En somme, les confiscations présentent plusieurs enjeux : politiques, militaires, économiques, éducatifs, ou tout simplement logistiques, compte tenu des importants volumes de livres qui ont changé de lieu et de fonction dans une période extrêmement courte. Comment trier, cataloguer, réaffecter, classer ces millions de livres ? En quoi ces opérations ont-elles contribué à révolutionner la bibliothéconomie et la bibliographie ? La question reste ouverte après la lecture de ce volume. Elle ne saurait d’ailleurs être univoque, car en bien des lieux, les bibliographes et bibliothécaires qui se sont mis au service des États étaient des religieux en quête de nouvelles situations, tel Martin Schrettinger, ancien bénédictin et bibliothécaire de l’abbaye de Weissenohe, en Bavière, entré au service de l’État après la fermeture de son abbaye. On lui doit une théorisation nouvelle de la science des livres, fondée sur la philosophie de Kant.

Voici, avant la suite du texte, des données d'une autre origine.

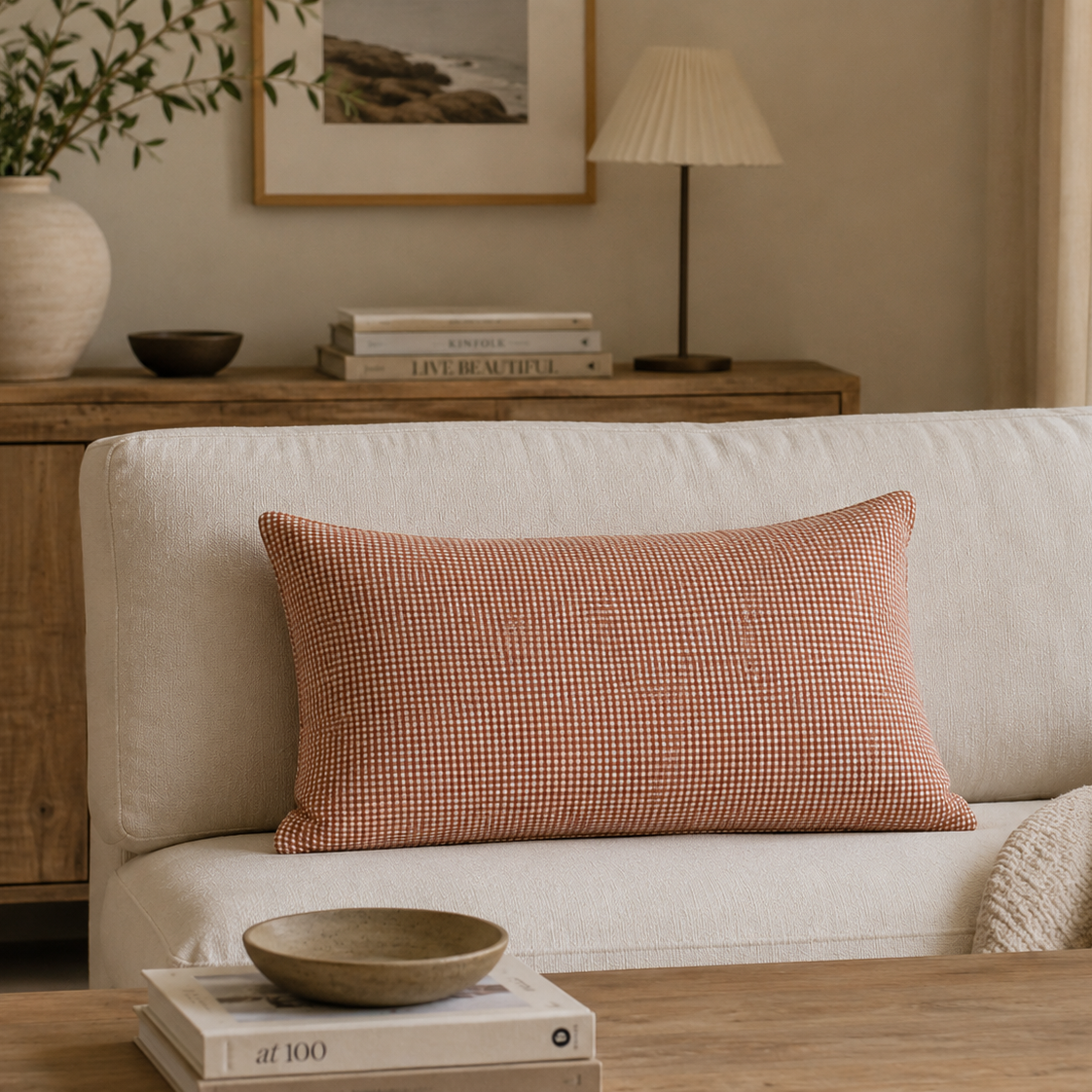 Coussin Vichy en coton lavé Macchiato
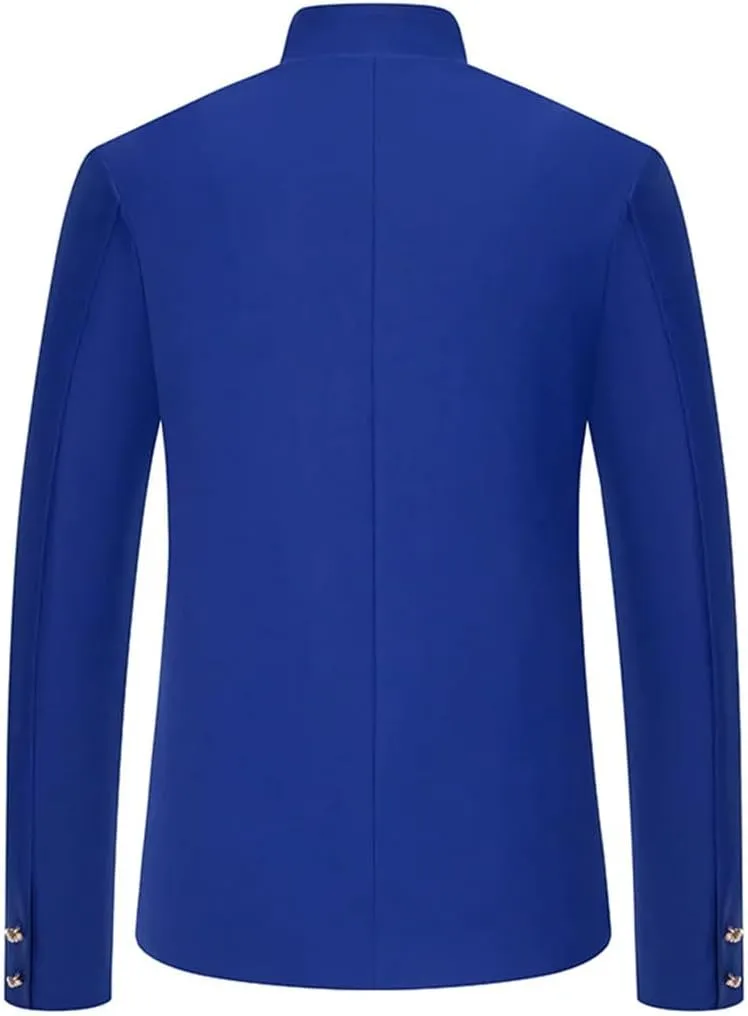 Men Court Prince Suit Jacket Stand Collar Slim Fit Blazers Wedding Groom Party Dinner Costume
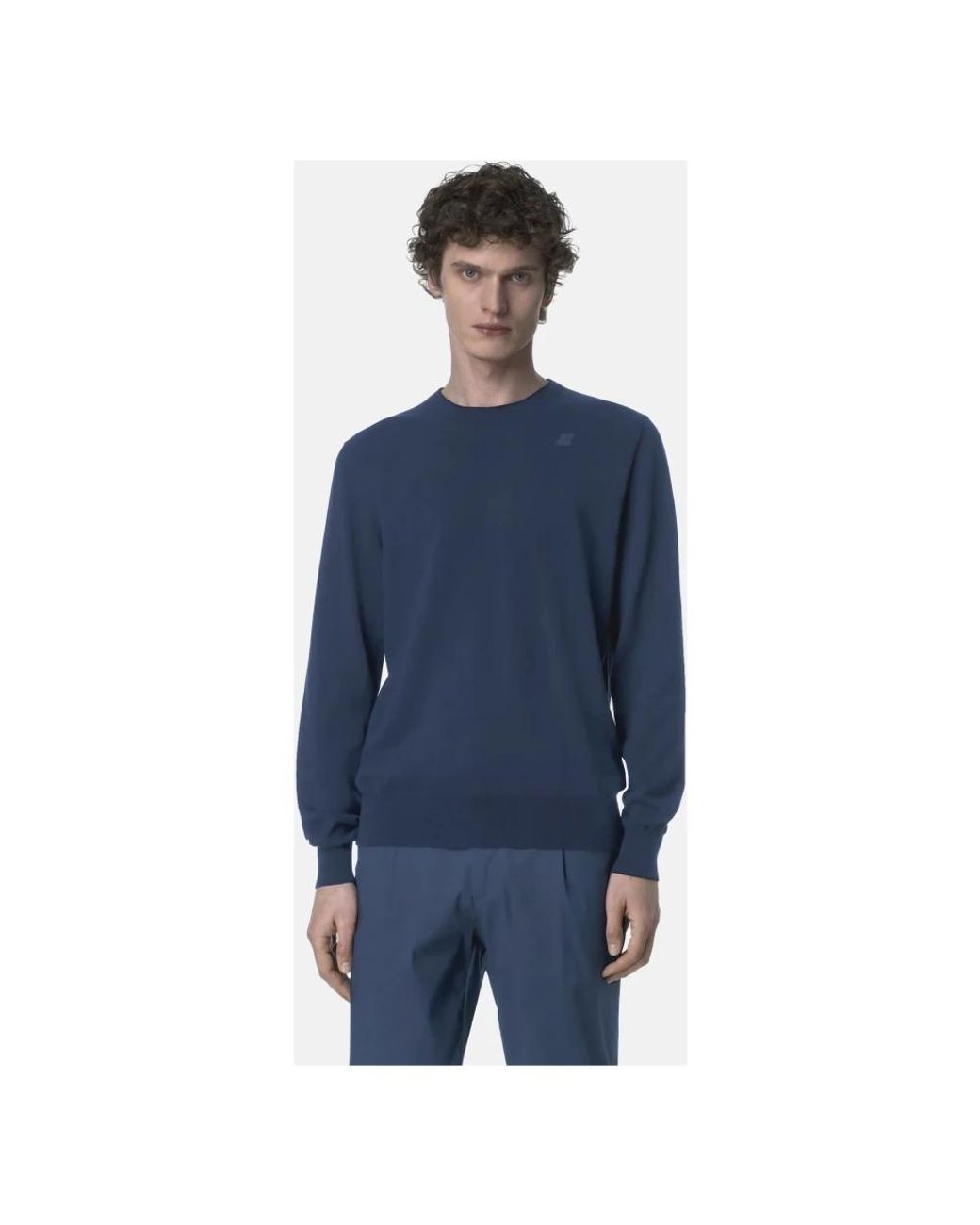 K-Way Blue Round-Neck Knitwear for men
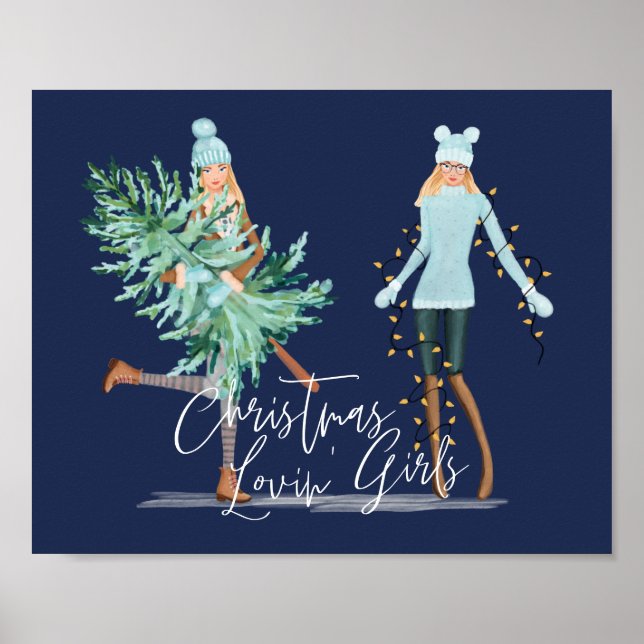Poster Fun Christmas Lovin' Girls Holding Tree & Lights (Devant)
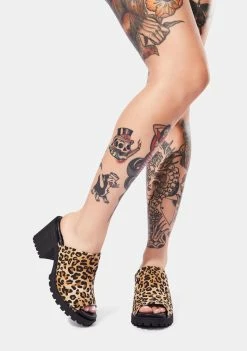 Dirty Laundry Fairplay Leopard Print Platform Slides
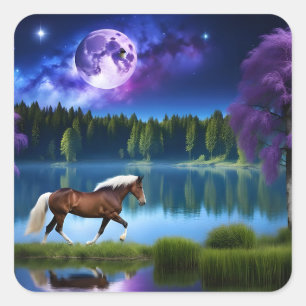 Palomino Belgian Horse onder een Paarse sterrenhem Vierkante Sticker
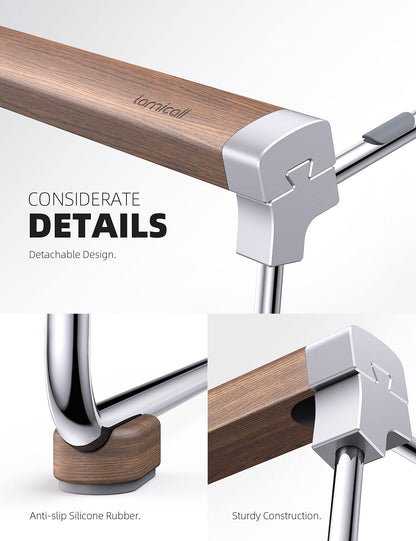 Lamicall Laptop Stand for Desk - Aluminum and Wooden Desktop Notebook Stand Holder, Ergonomic Laptop Holder for MacBook Air/Pro, Dell, Hp, Msi, Asus, Acer, Chromebook, Surface Pro and 10-16'' Laptop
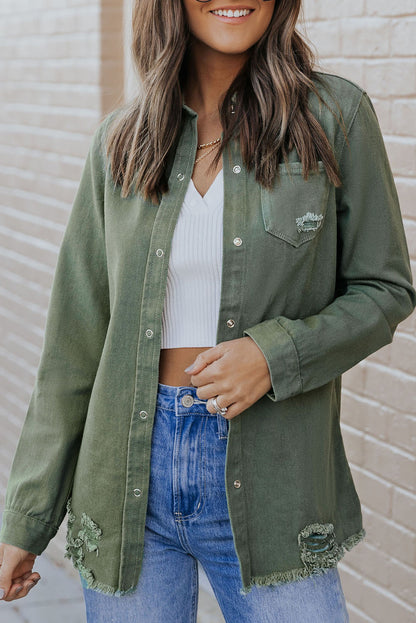 Light Blue Ripped Raw Hem Casual Button Up Denim Jacket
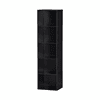 Hodedah Import 5 Shelf Bookcase, Black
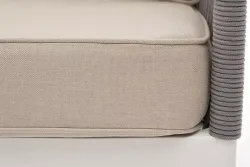 "Канны" диван 3-местный плетеный из роупа, каркас алюминий белый муар, роуп светло-серый круглый, ткань бежевая 15052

Et même quand ce ne sont pas d’anciens moines, ils ont de longue date la confiance des communautés religieuses et des pouvoirs publics, comme Jacopo Morelli à Venise entre 1768 et 1819, traversant les régimes politiques (vénitien, français, autrichien) sans encombre.

Cet ouvrage constitue une somme indispensable d’histoire des bibliothèques, malgré quelques angles morts déjà soulignés. Une très utile chronologie des séquestres (p. 19-23), rendra de grands services aux lecteurs et aux chercheurs sur ces questions. Une section est réservée à une problématique en pleine évolution, celle de la reconstitution des bibliothèques dispersées, avec les outils des humanités numériques. Différents projets en cours permettent d’observer virtuellement les collections disséminées. Citons Medieval Libraries in Great Britain, désormais en ligne ; Material Evidence in Incunabula qui permet de tracer la circulation d’un incunable entre ses différents possesseurs ; Ricerca sull’Inchiesta della Congregazione dell’Indice (RICI Database) qui décrit les livres de 2200 couvents italiens à partir des sources vaticanes produites par l’enquête sur les livres interdits dans les monastères à la fin du xvie siècle. L’étude de cas sur le monastère bénédictin S. Giorgio Maggiore de Venise montre tout le parti que le chercheur peut tirer de tels outils, en particulier MEI.

Ce compte rendu n’épuise pas la richesse de ce volume magistral, qui rappelle combien la bibliothèque est un objet fondamentalement matériel mais aussi politique. Il montre aussi le lien plus étroit qu’on ne le dit entre histoire du livre et histoire des bibliothèques.